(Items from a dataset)
──────

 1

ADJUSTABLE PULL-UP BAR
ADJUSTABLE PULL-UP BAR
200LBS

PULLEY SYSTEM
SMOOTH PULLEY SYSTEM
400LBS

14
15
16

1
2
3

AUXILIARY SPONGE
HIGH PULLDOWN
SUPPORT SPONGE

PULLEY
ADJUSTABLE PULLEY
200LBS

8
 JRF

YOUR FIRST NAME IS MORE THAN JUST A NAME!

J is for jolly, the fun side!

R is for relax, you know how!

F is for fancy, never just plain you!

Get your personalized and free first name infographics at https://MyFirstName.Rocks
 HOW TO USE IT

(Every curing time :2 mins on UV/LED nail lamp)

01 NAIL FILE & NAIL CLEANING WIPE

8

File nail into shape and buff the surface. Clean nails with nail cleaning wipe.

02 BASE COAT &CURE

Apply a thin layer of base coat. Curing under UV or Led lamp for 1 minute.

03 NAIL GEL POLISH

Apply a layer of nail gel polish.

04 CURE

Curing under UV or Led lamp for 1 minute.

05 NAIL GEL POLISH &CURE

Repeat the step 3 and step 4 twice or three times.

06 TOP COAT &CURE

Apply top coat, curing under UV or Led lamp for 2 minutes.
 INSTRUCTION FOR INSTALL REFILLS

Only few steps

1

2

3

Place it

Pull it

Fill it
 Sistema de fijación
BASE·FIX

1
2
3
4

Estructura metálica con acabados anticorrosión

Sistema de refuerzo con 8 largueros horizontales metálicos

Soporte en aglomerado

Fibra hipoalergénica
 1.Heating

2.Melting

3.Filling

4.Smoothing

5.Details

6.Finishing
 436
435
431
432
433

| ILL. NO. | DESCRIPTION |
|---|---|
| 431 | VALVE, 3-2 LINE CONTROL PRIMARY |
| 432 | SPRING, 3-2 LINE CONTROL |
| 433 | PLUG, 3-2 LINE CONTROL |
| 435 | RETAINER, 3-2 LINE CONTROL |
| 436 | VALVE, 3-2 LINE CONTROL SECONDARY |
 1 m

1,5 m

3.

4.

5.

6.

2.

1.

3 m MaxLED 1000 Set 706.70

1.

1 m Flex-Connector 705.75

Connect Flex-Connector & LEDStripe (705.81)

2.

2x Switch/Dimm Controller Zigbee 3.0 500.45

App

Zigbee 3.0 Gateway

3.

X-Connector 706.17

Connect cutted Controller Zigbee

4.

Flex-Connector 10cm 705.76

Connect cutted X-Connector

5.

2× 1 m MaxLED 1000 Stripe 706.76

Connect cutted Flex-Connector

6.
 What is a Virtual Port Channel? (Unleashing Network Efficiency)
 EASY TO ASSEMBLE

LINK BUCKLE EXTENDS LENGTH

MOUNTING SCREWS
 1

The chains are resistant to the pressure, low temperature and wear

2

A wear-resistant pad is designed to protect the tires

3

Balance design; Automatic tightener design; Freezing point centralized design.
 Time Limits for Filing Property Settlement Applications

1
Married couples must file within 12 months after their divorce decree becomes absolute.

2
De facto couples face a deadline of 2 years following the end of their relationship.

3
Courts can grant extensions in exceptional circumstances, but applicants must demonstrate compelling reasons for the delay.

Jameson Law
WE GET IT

──────

- [ASSIGNMENT]:
All of the entries need to be reproduced exactly; please write them out.

- [RESPONSE FOR THIS EXERCISE]:
 1

ADJUSTABLE PULL-UP BAR
ADJUSTABLE PULL-UP BAR
200LBS

PULLEY SYSTEM
SMOOTH PULLEY SYSTEM
400LBS

14
15
16

1
2
3

AUXILIARY SPONGE
HIGH PULLDOWN
SUPPORT SPONGE

PULLEY
ADJUSTABLE PULLEY
200LBS

8
 JRF

YOUR FIRST NAME IS MORE THAN JUST A NAME!

J is for jolly, the fun side!

R is for relax, you know how!

F is for fancy, never just plain you!

Get your personalized and free first name infographics at https://MyFirstName.Rocks
 HOW TO USE IT

(Every curing time :2 mins on UV/LED nail lamp)

01 NAIL FILE & NAIL CLEANING WIPE

8

File nail into shape and buff the surface. Clean nails with nail cleaning wipe.

02 BASE COAT &CURE

Apply a thin layer of base coat. Curing under UV or Led lamp for 1 minute.

03 NAIL GEL POLISH

Apply a layer of nail gel polish.

04 CURE

Curing under UV or Led lamp for 1 minute.

05 NAIL GEL POLISH &CURE

Repeat the step 3 and step 4 twice or three times.

06 TOP COAT &CURE

Apply top coat, curing under UV or Led lamp for 2 minutes.
 INSTRUCTION FOR INSTALL REFILLS

Only few steps

1

2

3

Place it

Pull it

Fill it
 Sistema de fijación
BASE·FIX

1
2
3
4

Estructura metálica con acabados anticorrosión

Sistema de refuerzo con 8 largueros horizontales metálicos

Soporte en aglomerado

Fibra hipoalergénica
 1.Heating

2.Melting

3.Filling

4.Smoothing

5.Details

6.Finishing
 436
435
431
432
433

| ILL. NO. | DESCRIPTION |
|---|---|
| 431 | VALVE, 3-2 LINE CONTROL PRIMARY |
| 432 | SPRING, 3-2 LINE CONTROL |
| 433 | PLUG, 3-2 LINE CONTROL |
| 435 | RETAINER, 3-2 LINE CONTROL |
| 436 | VALVE, 3-2 LINE CONTROL SECONDARY |
 1 m

1,5 m

3.

4.

5.

6.

2.

1.

3 m MaxLED 1000 Set 706.70

1.

1 m Flex-Connector 705.75

Connect Flex-Connector & LEDStripe (705.81)

2.

2x Switch/Dimm Controller Zigbee 3.0 500.45

App

Zigbee 3.0 Gateway

3.

X-Connector 706.17

Connect cutted Controller Zigbee

4.

Flex-Connector 10cm 705.76

Connect cutted X-Connector

5.

2× 1 m MaxLED 1000 Stripe 706.76

Connect cutted Flex-Connector

6.
 What is a Virtual Port Channel? (Unleashing Network Efficiency)
 EASY TO ASSEMBLE

LINK BUCKLE EXTENDS LENGTH

MOUNTING SCREWS
 1

The chains are resistant to the pressure, low temperature and wear

2

A wear-resistant pad is designed to protect the tires

3

Balance design; Automatic tightener design; Freezing point centralized design.
 Time Limits for Filing Property Settlement Applications

1
Married couples must file within 12 months after their divorce decree becomes absolute.

2
De facto couples face a deadline of 2 years following the end of their relationship.

3
Courts can grant extensions in exceptional circumstances, but applicants must demonstrate compelling reasons for the delay.

Jameson Law
WE GET IT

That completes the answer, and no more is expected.